Every good horror needs an underlying metaphor in the story that connects with real life and provides the depth to elevate it above being another hackfest or thrill-ride. Think Carrie, Exorcist or Alien. This low-key British film establishes a chilling atmosphere with its wintry setting, has the usual cuts, shocks and gore, and generally plays by the cliché-book - but it's the clever take on the teenager-grownup relationship that makes it so effective. Well worth a look for horror aficionados.
The little tykes are out to get ya!!! It's once more unto the breach for the kiddie gone wrong genre but at least it's more inventive and well-handled in this little seen low-budget British thriller. The acting goes from OK to downright terrible, but the murderous tots are quite good. This just doesn't pretend to be much more than it is, but the sight of little ones (4-5 year olds) killing off their dumb moms & dads has some fucked-up intensity not seen often. Well worth visiting at least once.
Nifty genre effort. Evil kiddies are no strangers to horror cinema, but The Children manages to take the subgenre in a new, interesting direction. The real treat is that it doesn't try to ratchet up the scares with jumps and a hyperactive soundtrack, but with mounting tension and suspense. Well done.
Holy creepy fucking shit. It's made so much worse by the fact that it's children, and a lot of children are creepy to begin with (this coming from a teacher, haha), but the transition from normalcy to fucking insane in the children, brief as it was, is done very well, and I loved how, right up until the end, the film totally played off of a child's ability to manipulate their parents, and adults in general. Superbly crafted. This may very well spark a new obsession for me: Hannah Tointon.

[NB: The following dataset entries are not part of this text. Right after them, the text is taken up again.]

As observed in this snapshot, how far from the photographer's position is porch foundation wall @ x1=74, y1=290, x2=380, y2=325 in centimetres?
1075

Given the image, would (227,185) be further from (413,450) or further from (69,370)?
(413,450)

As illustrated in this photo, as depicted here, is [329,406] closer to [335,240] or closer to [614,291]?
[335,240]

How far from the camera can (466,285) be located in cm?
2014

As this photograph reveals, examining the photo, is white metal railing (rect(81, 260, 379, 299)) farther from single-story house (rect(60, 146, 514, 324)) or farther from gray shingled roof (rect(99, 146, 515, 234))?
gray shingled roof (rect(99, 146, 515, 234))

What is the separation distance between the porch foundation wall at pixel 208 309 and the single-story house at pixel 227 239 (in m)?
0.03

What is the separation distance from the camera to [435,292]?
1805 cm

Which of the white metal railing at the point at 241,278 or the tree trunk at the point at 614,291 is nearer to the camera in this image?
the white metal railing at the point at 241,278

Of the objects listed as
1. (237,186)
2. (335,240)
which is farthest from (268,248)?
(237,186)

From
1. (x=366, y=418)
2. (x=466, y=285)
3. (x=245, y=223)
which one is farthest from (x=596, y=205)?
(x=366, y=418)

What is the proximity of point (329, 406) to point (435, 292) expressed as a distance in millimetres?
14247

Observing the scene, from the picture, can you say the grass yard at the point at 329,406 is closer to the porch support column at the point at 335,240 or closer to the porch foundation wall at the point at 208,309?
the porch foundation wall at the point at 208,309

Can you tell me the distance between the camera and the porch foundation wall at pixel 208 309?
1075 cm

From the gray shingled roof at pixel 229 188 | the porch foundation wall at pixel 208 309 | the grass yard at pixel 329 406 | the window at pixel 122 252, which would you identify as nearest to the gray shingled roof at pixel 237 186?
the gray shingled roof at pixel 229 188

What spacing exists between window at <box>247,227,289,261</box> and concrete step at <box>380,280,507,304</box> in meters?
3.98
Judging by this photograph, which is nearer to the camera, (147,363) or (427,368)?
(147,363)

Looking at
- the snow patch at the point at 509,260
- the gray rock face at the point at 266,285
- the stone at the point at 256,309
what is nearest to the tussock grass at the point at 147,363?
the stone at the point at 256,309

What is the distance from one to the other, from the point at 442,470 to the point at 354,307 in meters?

Yum.
While the plot and acting were decent if both had been a little better I would consider this a minor horror classic.As is this was a creepy and entertaining horror film that just felt a little underdeveloped.
This is the kind of horror movie that horror fans like myself would really enjoy. The movie starts off slow enough, especially when getting to know the characters and what they are like, but after that first half hour this movie really picks up the pace and has lots of WTF kind of moments. The children in this movie were more than capable of looking cute at first and then really pulling off that creepy vibe. Well acted and quite an excellent movie. No surprise ending, but all is forgiven.
Superb. Gorgeously and inventively shot. The brilliance of the film, however, lies in the way it's edited, never showing too much and being all the more effective for it. In fact, in many scenes, even though you have a pretty clear idea what happened, the possibility is left open that it could be a misinterpretation. Which is, of course, one of the factors troubling the parents who can't believe what's happening to them. Unsettling stuff.
'The Children' is a predictable body snatcher clone, burdened by the retardation of human reactionary patterns, that the poorly though through premise commands: " ... lay in a pool of blood in the snow. MEANWHILE, inside the house, Robbie was strolling about. He picked up a ball from the hallway floor. Someone might slip and get hurt." Grievances aside, making annoying parents murder their own annoying children is a masterstroke. A shame it's sadistic potential is never fully explored.
The Children starts out slow, lets tension build, and then unleashes a terror amongst the characters we've grown to like. There are slight deviations from the usual slasher formula, but the lead characters, except for Casey, are moronic, especially in comparison to the kids haunting them. Some moral questions are brought up, but are somewhat ignored by the actual film. I'll say one thing though, there better not be a sequel for this film, as it doesn't need one.
The generally proficient application of cliches to this "horror weekend" scenario still only results in a sporadically chilly clichefest, wearing wintry self-consciousness and post-Village of the Damned sights of children looking moody like badges of honor. The truth is that instead of channeling parental paranoia and psychology (as Joshua and Orphan did well) through the telling of this woodlands-set grim tale, The Children lacks real context and meaning. It just happens, sans scale.
A bunch of obnoxious middle-class knobheads (topics of conversation: MMR jabs, home-schooling, eco-tourism) get picked off by their own malevolent brats, no doubt driven to kill by the sheer mundanity of their own existence. Straw Dogs meets The Omen, only not as interesting as either of those films. Starts building a nice atmosphere in the opening 20 minutes, but soon gets dragged down by the usual horror clichés. Not terrible, just very predictable.